Let's start with the basics. Consider this sentence:

"I stabbed Pete."

Here we have two characters -- Pete, who got stabbed, and the speaker, who did the stabbing. The speaker is referring to himself as "I" because he is performing the action in the sentence. Hardly anyone would mistakenly write "Me stabbed Pete" unless that person were a caveman, Frankenstein's monster, a toddler, or a non-native English speaker during the first five minutes of their very first session of their English class. This is an easy rule that no one gets wrong.

Let's see what happens when we add a character.

"John and I stabbed Pete."

Wuh oh, here comes John.
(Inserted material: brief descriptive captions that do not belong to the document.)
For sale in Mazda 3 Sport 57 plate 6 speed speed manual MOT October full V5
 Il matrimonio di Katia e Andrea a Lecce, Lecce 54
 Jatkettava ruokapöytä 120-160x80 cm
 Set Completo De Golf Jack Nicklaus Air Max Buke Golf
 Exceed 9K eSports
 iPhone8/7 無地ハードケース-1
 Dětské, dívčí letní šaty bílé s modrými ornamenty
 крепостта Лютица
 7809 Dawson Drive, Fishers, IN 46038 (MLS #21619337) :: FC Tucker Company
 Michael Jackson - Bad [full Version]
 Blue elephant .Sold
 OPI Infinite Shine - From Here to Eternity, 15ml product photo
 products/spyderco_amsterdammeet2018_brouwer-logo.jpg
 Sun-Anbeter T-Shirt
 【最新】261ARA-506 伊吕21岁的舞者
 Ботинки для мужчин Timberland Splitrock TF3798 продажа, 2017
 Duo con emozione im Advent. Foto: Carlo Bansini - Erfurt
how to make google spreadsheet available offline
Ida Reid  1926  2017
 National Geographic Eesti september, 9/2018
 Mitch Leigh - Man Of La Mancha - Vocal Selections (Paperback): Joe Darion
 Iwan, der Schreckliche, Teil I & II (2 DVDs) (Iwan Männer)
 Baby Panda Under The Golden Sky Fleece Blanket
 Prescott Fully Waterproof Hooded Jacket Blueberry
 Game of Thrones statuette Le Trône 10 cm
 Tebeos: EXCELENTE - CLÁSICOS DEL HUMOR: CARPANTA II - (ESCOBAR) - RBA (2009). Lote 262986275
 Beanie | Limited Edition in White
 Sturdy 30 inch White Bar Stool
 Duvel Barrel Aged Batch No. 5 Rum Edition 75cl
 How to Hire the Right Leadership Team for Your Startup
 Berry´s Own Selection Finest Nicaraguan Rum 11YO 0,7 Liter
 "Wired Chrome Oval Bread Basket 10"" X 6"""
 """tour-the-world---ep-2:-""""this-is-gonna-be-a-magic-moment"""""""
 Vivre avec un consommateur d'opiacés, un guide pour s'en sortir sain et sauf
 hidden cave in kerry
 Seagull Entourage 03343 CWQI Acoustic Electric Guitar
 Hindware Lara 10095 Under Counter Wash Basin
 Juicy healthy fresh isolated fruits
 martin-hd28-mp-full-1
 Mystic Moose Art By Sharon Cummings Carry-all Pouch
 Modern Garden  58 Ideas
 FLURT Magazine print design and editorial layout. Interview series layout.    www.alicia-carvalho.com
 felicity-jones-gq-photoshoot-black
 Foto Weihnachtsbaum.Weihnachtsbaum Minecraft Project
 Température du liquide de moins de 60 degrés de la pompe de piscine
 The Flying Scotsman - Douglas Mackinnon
John and the speaker both stabbed Pete. It is critical to note that John's arrival has no effect whatsoever on the identity of the speaker. The speaker is still "I", notwithstanding that he is no longer acting alone. The following sentence is, of course, incorrect:

"John and me stabbed Pete."

As is:

"Me and John stabbed Pete."

Any English-speaker with any sort of education knows this to be the case, and even if the rule isn't assiduously followed at all levels of society, it's not a very common error among even the most minimally erudite speakers and writers of English. It's a lesson that grade school teachers relentlessly hammer into the feeble young minds of America's youth, who for some reason often develop the habit of saying "Me and ______" as they develop their rudimentary language skills.

So, to review, the arrival of "John," and his buddy "and," do not change the identity of the speaker. The speaker remains as though John weren't there. (I should also add at this point that I'm much more comfortable using the subjunctive in Spanish than I am in English, so I have no idea if that last sentence was correct.):

"[John and] I stabbed Pete."

Now let's see what happens when Pete turns the tables, first without John:

"Pete stabbed me."

Hey now! The speaker has suddenly changed from "I" to "me"! The simple act of switching roles from the stabber to the stabbee has deprived the speaker of his single-capital-letter identifier and mysteriously transformed him into the much different "me". Again, hardly any body screws this up. You're unlikely to see or hear anyone earnestly say:

"Pete stabbed I."

Okay, we have that down. Now here's where the trouble begins. What happens when Pete exacts his revenge on both the speaker and John? Does adding John in this scenario change the speaker back to "I"?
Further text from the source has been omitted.